そこから広がりを見せて、九州のスタートアップの一大ムーブメントとなった「Fukuoka Growth Next」が立ち上がっていきました。
そこで語られたのは、スポンサーとの関係性です。 模索していく中で、複数の企業・団体から協賛を募るスタイルを採用。協賛者が場の空気を共につくる存在として、自然に関わっていく関係性が築かれていきました。
このような体制は、運営の自由度を高めると同時に、スポンサー企業がスタートアップのエコシステムを形成する一員として参加しており、スポンサー企業と運営側のバランスが保たれていたことも成功した一つの要因とお話しされていました。

また、運営者の多くは本業を持ちながら活動しており、「一人では続かない。複数人で支え合うことが大事」といったお話しもされていました。仲間集めもまたイベント運営の重要な要素であり、「毎日飲みながら話していた」関係性が、そのまま実行力につながっていたというエピソードも語ってくださいました。

明星和楽は、時には赤字を出しながらも、挑戦と継続のバランスを模索していき、行政の後押しもあり、福岡は10年以上をかけて、エコシステムの“土台”を形成していきました。

若手が関わり、スタートアップエコシステムが継続的に続いていく

議論は、若手や学生との関わり方にも及びました。
「いきなり起業」ではなく、まずは就職し、週末起業や副業でプロダクトを試してみる。現在の福岡のスタートアップシーンでは、そうした“ゆるやかな挑戦”ができる環境を創っているとのことでした。アルバイトとしてスタートアップに関わった学生が、その後自らサービスを立ち上げるケースも生まれています。
一方で、「若い世代が魅力を感じるイベント作り」という課題も挙げられ、自由で参加しやすい企画や、世代を超えた出会い方の再設計が必要との議論もされました。

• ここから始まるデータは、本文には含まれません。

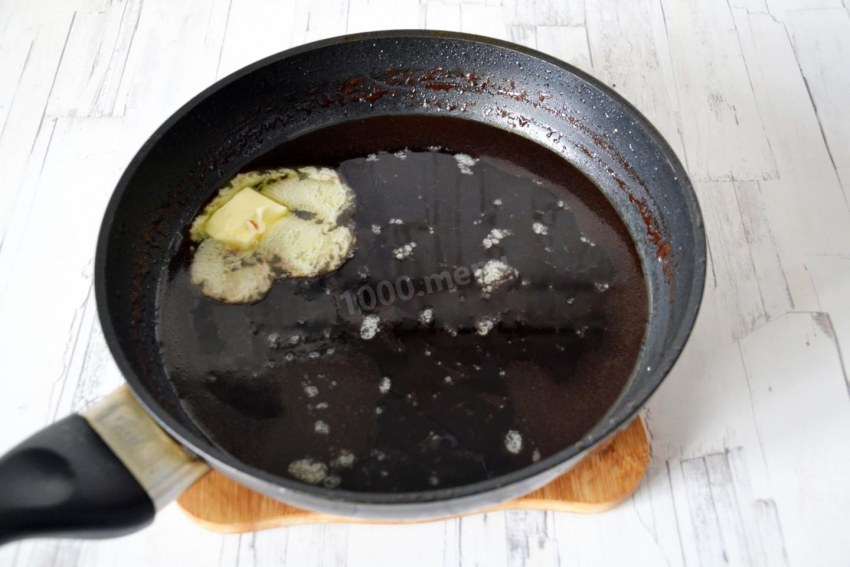 Свиные рёбрышки на сковороде с картошкой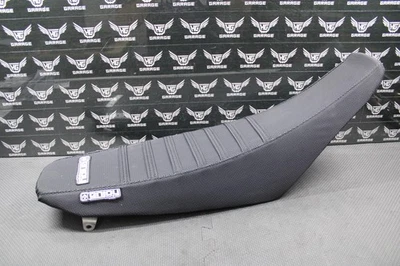 2002 2003 年 HONDA CR125R CR250R 原始设备制造商座椅 SADDLE FOAM PAN ENJOY 黑色握把盖 — 第 1/4 张图片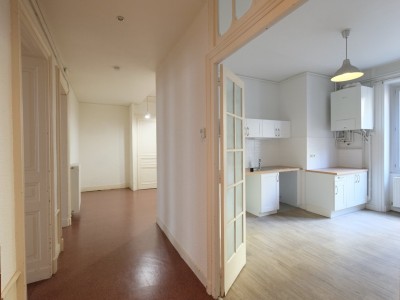 APPARTEMENT T4 A LOUER - ST ETIENNE CENTRE VILLE - 148.23 m2 - 875€ charges comprises par mois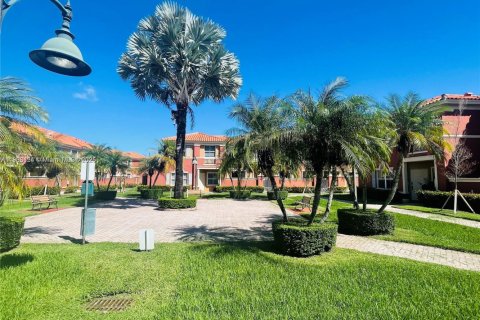 Townhouse in Doral, Florida 3 bedrooms, 117.06 sq.m. № 1955886 - photo 26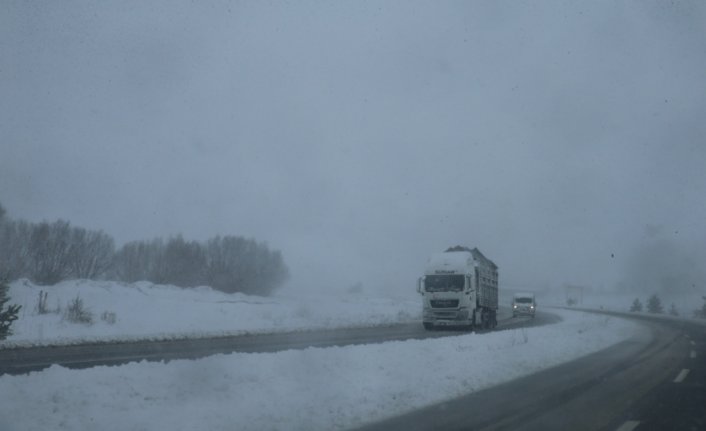 Tokat-Sivas kara yolunda kış lastiği ve zinciri olmayan araçların geçişine izin verilmiyor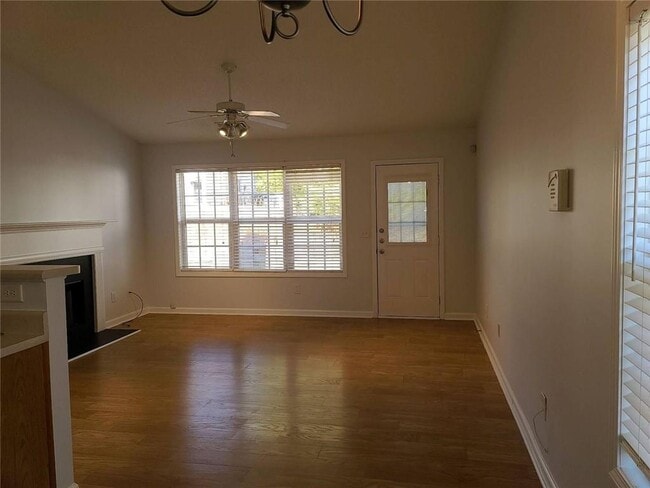 Building Photo - 363 Greystone Pkwy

今福岡では、コロナ禍を経て、再び明星和楽のような「説明できないけど、なんか面白い」場をもう一度つくろうとする声が若者の間から聞こえ始めているそう。プレイヤーの世代が入れ替わっていくことでスタートアップのエコシステムが循環していくと言えるかもしれません。

大分のスタートアップにおける可能性

こうした福岡の10年を振り返りながら、トークの後半では「大分では何ができるか」が語られました。「大分には動ける人が多い。観光や食の分野でも可能性がある」と、別府のように外からの人材が入りやすい地域性にも触れました。
また、参加者からも、高校生の起業志向や、地域資源を活かしたチャレンジも増えているとの話もあり、ここ大分でも若い世代においても「スタートアップ」の芽は育ちつつあります。

まずは、小さくてもいいから始める

イベントの終盤、参加者へのアクションとして語られたのは「まずは一歩踏み出すこと」。
小さな集まりや勉強会から始まった「明星和楽」、そして「Fukuoka Growth Next」の一大ムーブメント。同じ関心を持つ人たちが出会い、話し、何かアクションを起こしてみる。それがやがて、地域の文化になっていく——

そんな福岡の実例を踏まえたメッセージが印象的でした。